Criado em maio de 2000, o portal PiniWeb — uma iniciativa de B2B (Business to Business) voltada para a área de construção civil — contou com o suporte financeiro de investidores, como a nacional BLM Venture Capital, Janos e do Grupo Pini. Desde o ano passado, o Banco Pactual juntou-se ao grupo de acionistas.

José Pires, diretor de serviços e negócios da PiniWeb, informa que os controladores do Portal são o Banco Pactual e os grupos de investidores BLM e Janos. Mudanças de estratégia aconteceram ao longo desses dois anos.

O executivo revela que os aportes de R$ 30 milhões, previstos em 2000, não aconteceram. Os acionistas, explica Pires, perceberam que a demanda não estava preparada para as funcionalidades existentes no escopo do plano de negócios. “Foram investidos cerca de R$ 7 milhões em duas rodadas”, conta.

Dividido em três áreas de atuação, o PiniWeb oferece um canal de conteúdo em decorrência da unidade editorial do grupo Pini — o qual já tem cadastrado 37 mil usuários — outro de vendas de aplicações tecnológicas que determinou a criação de um modelo de ASP( application service provider) e o próprio comércio eletrônico.

O canal de vendas também está vinculado à unidade Pini Engenharia e Sistemas do Grupo, responsável pela comercialização de soluções específicas como o software de controle orçamentário Volare e o sistema de gestão vertical Strato, os quais foram configurados para a versão Web em formato ASP.

O comércio eletrônico ainda está restrito ao modelo de colocação de pedidos em formato de cotação eletrônica. Pires informa que a iniciativa já conecta cerca de 70 construtoras com 2400 fornecedores do setor.

“O diferencial é que o nosso sistema de pedidos e cotações, batizado de PEC, está integrado ao software de controle orçamentário. Isso permite às construtoras montar um pedido de cotação por meio do próprio orçamento da obra”, sinaliza Pires.

O executivo informa que cerca de 80% da receita de R$ 3,5 milhões está concentrada na venda de software; seguida pela área de conteúdo e comércio eletrônico.

Entre os projetos engavetados por causa do desinteresse da demanda, o executivo cita a negociação completa desde a colocação do pedido até o fechamento da compra online, além dos processos de leilão eletrônico.

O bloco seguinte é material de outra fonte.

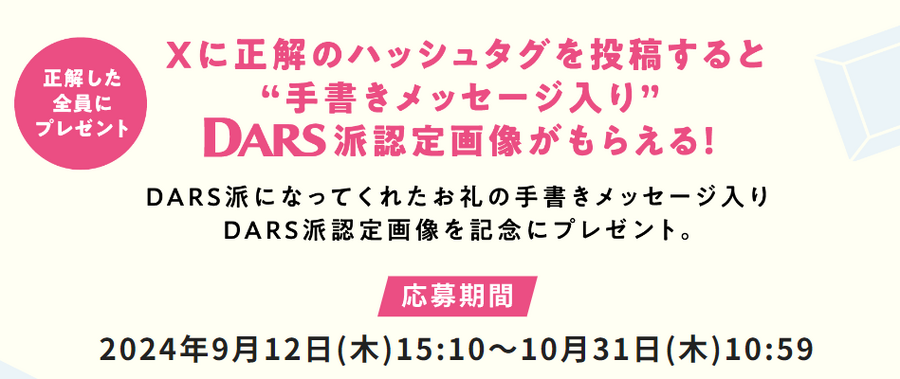 「DARS」と「にじさんじ」がコラボ！豪華キャンペーン開始　公式Xフォロー＆リポストでアマギフゲット！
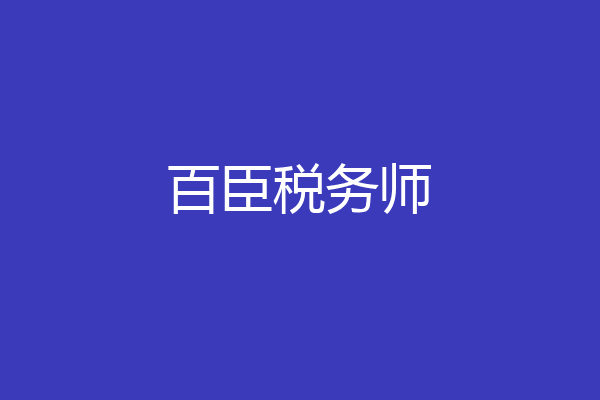 百臣税务师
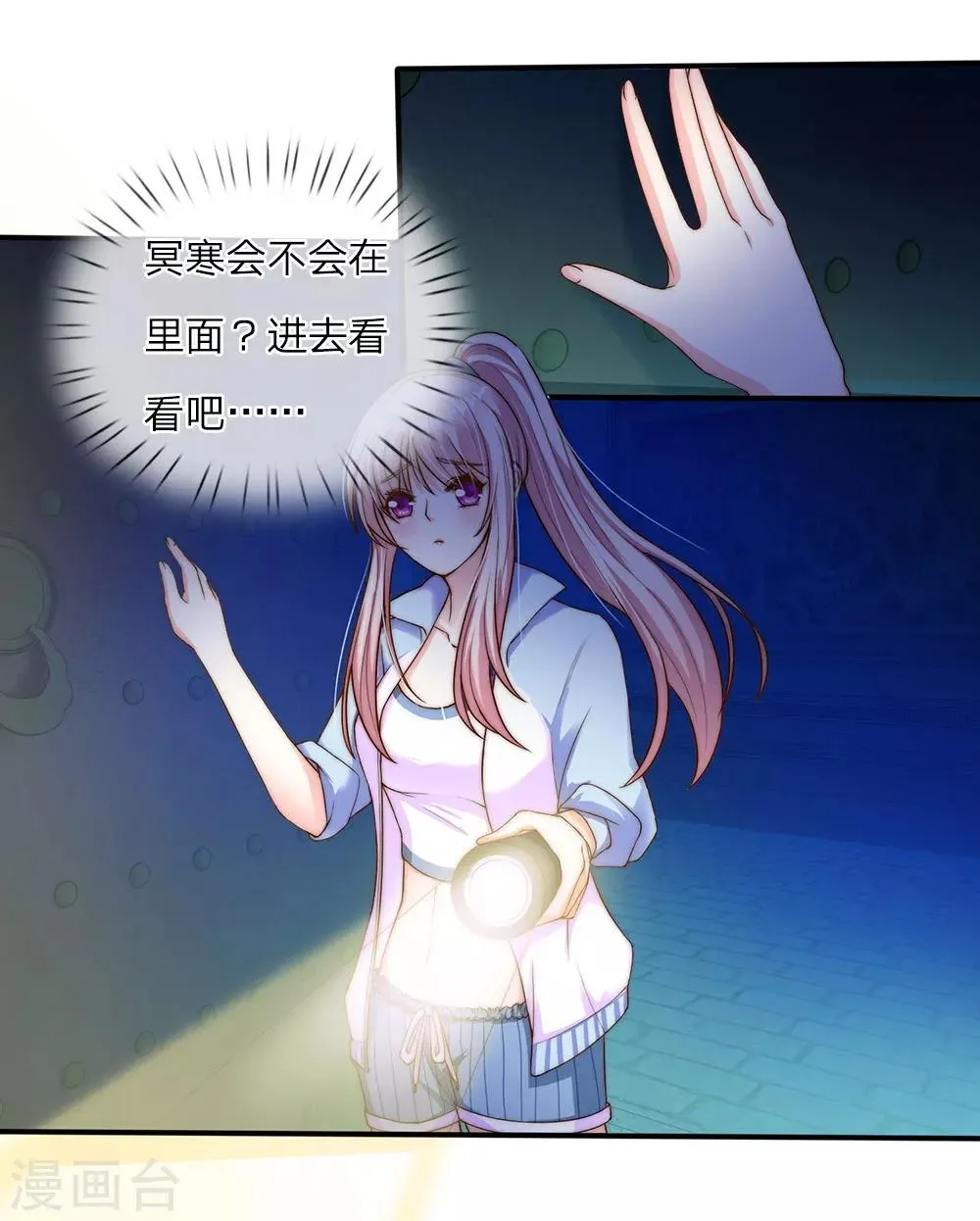 第13话 第11页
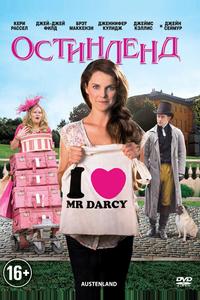 Остинленд Остинленд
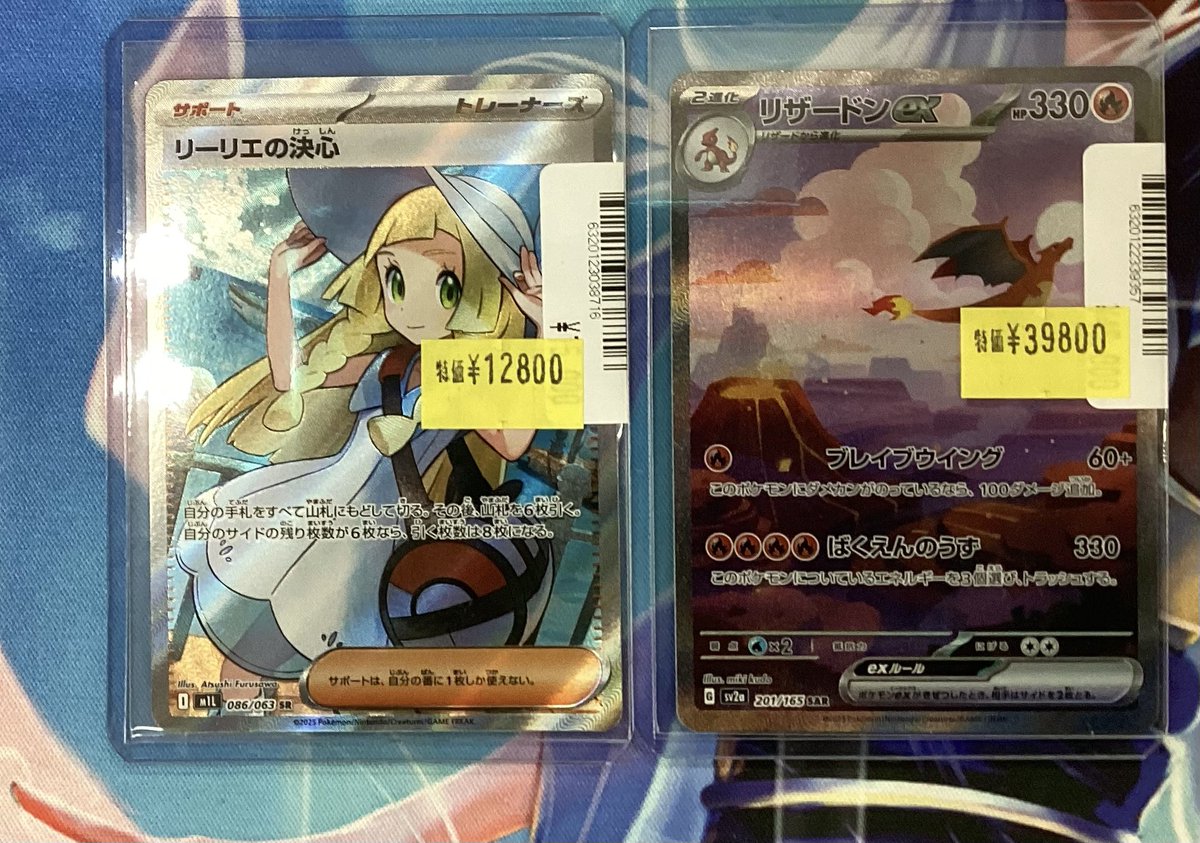 リーリエ リザードン その他 ポケモンカード トレカ 引退品 リザードン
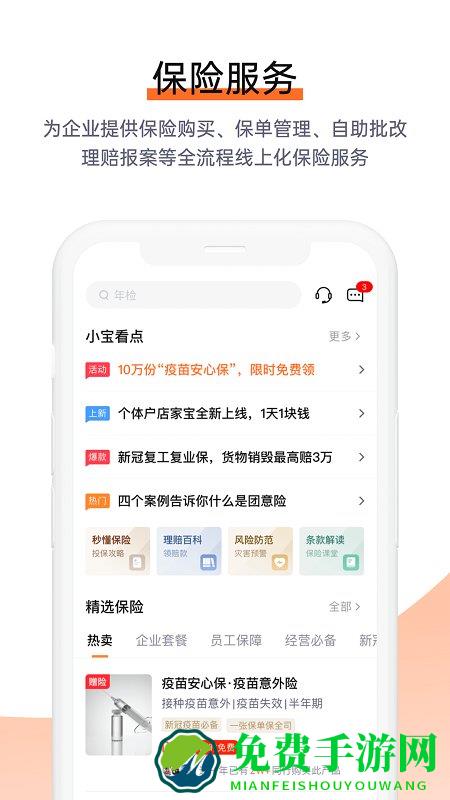 平安e企宝app下载安装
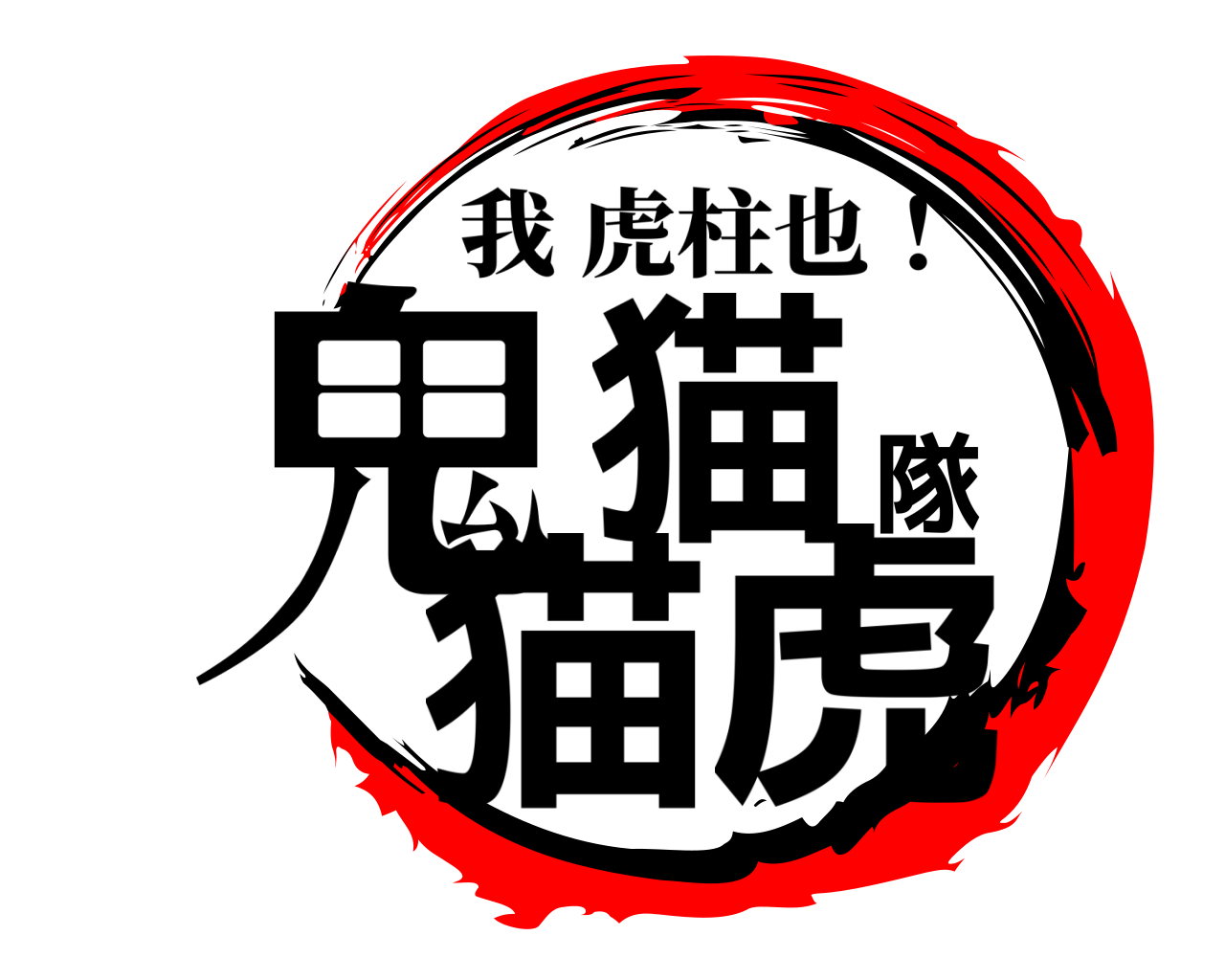鬼猫隊猫虎 我虎柱也！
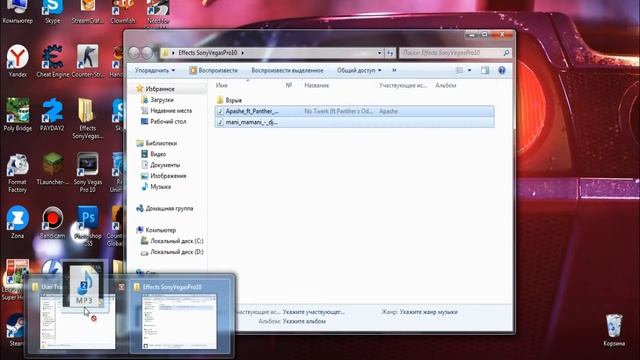 Как закинуть музыку в Gta Sa? смотреть онлайн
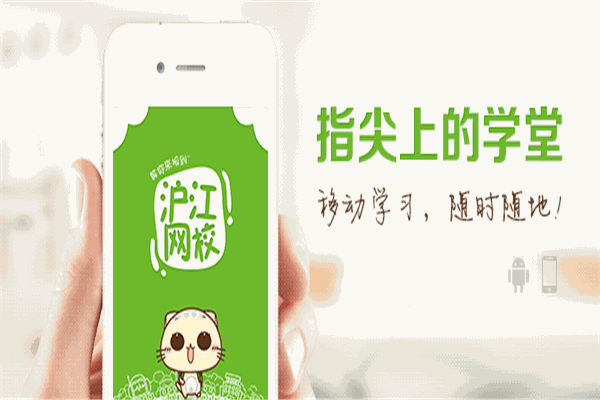 沪江网校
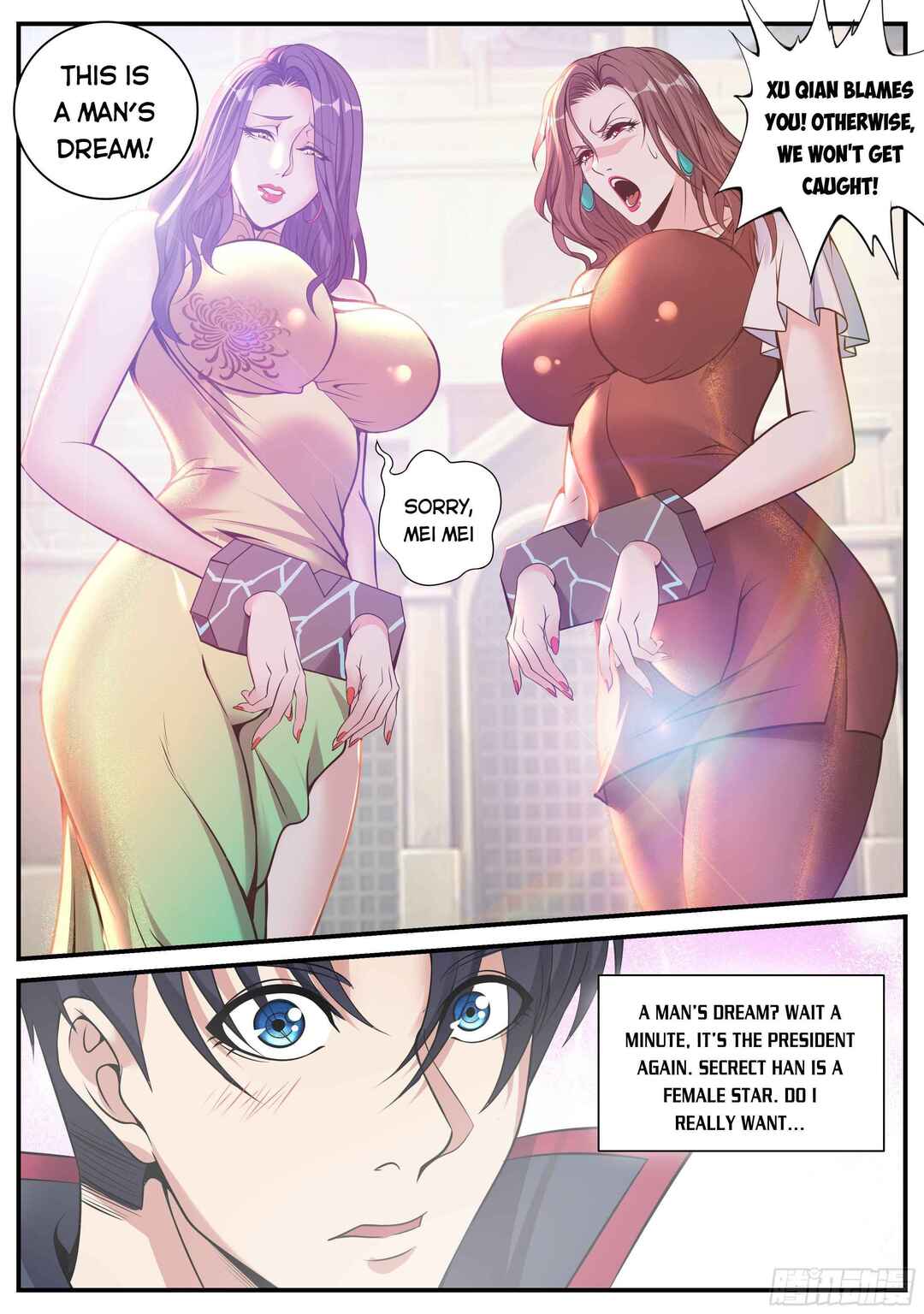 Chapter 78 - Page 3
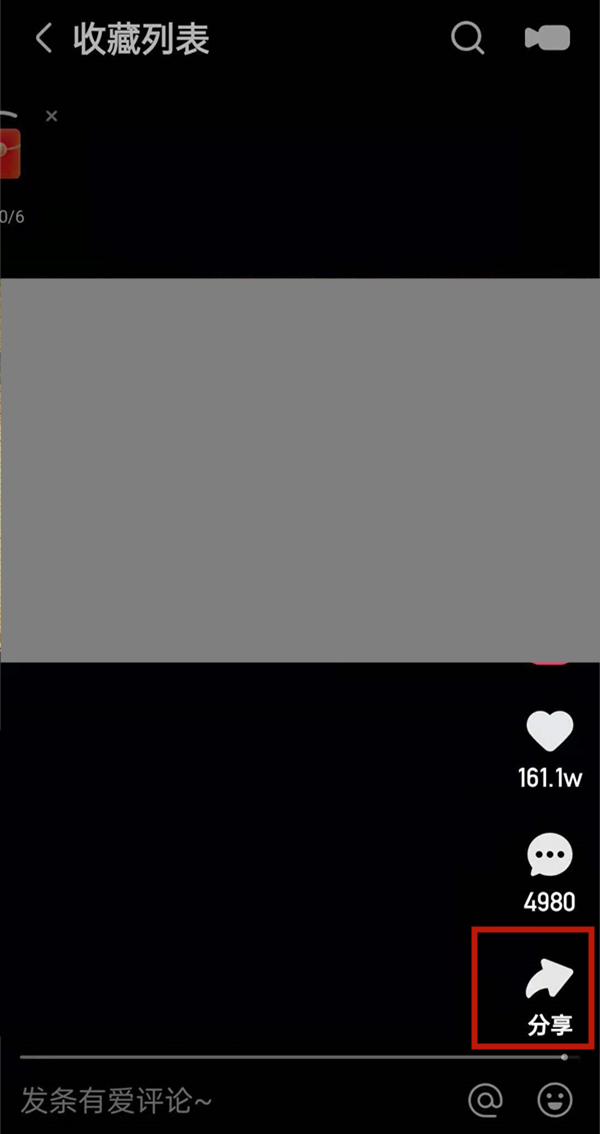 快手收藏作品已失效怎么删除。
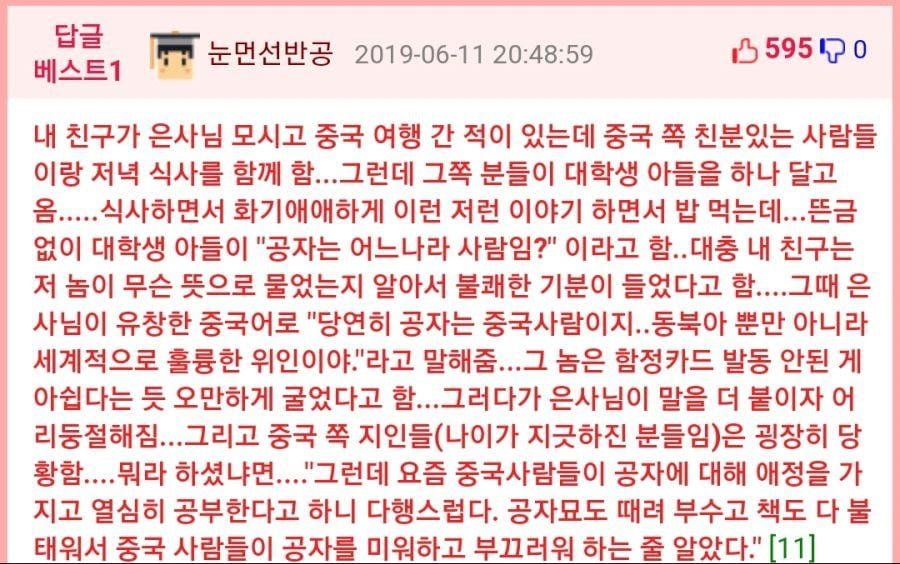 ??? : 공자 어느나라 사람임?? | 인스티즈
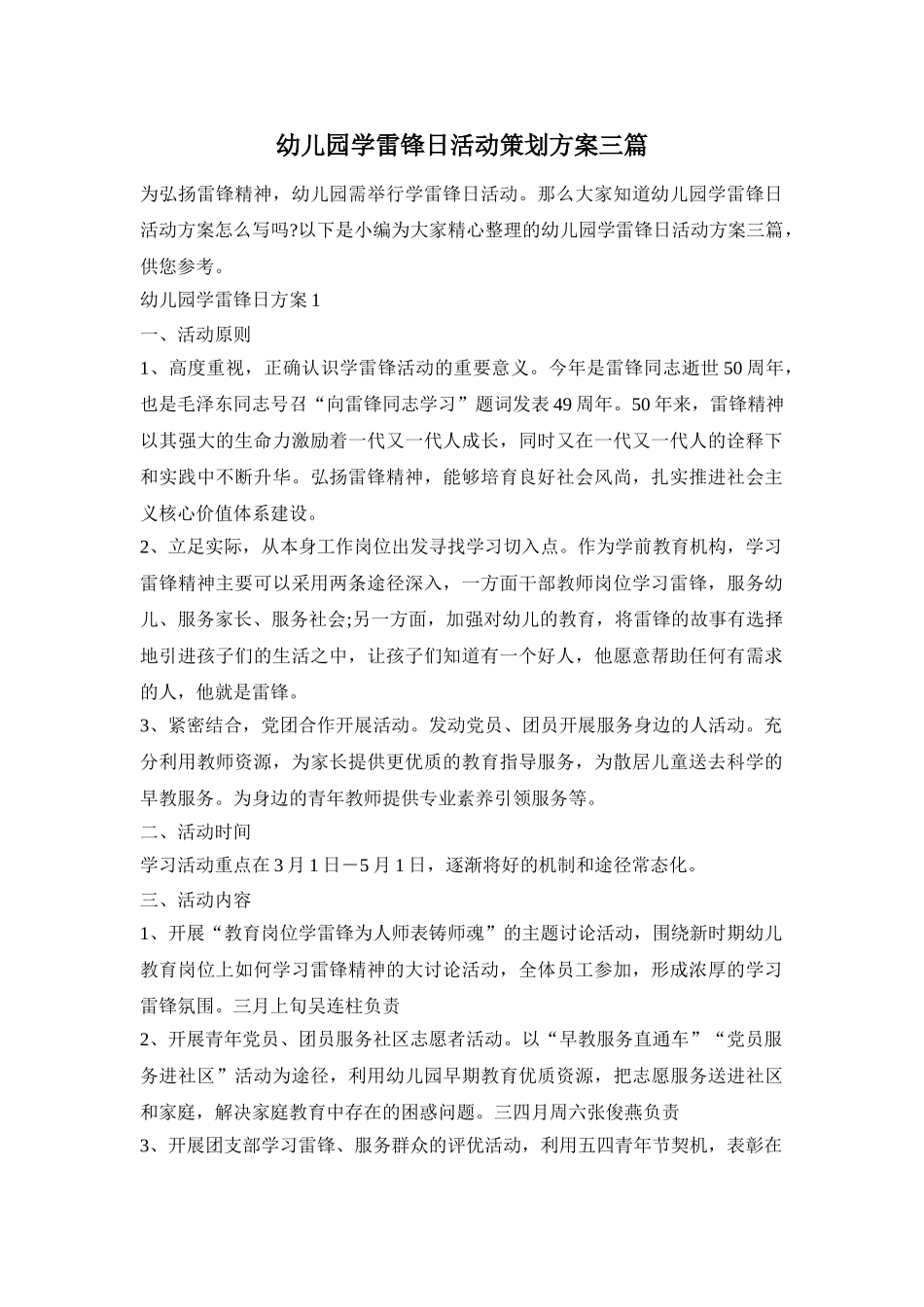 幼儿园学雷锋日活动策划方案三篇_第1页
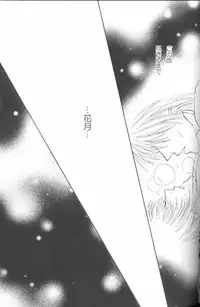 Jubei x Kadsuki - Suj Rein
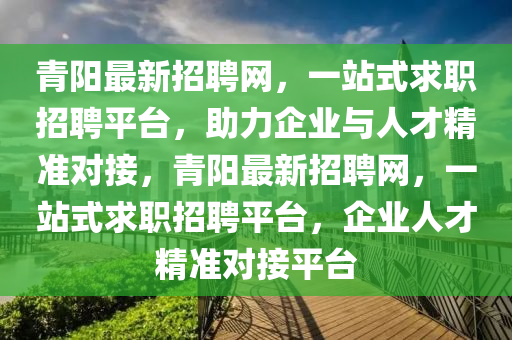 造价人才招聘，专业网站招聘网址助力企业与人才精准对接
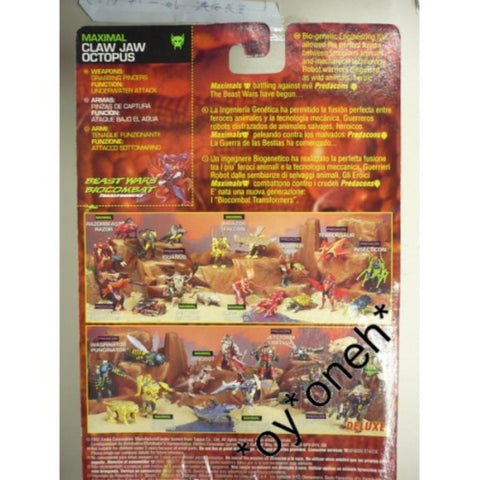 KENNER 42103 變形金剛 特種變形勇士 密斯武 章魚 八爪魚 TRANSFORMERS BEAST WARS MAXIMAL CLAW JAW OCTOPUS (TOY-380C-10)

“Acredito que o setor não tem resistência em relação à falência dos marketplaces verticais porque depois da queda de cerca 40 portais quem sobreviveu, como o PiniWeb, já comprovou que não é uma brincadeira”, ressalta Pires. Como concorrentes que sobreviveram ao fim da bolha Web, ele destaca os portais SuperObra, Construbid, Neogera e Estruturanet.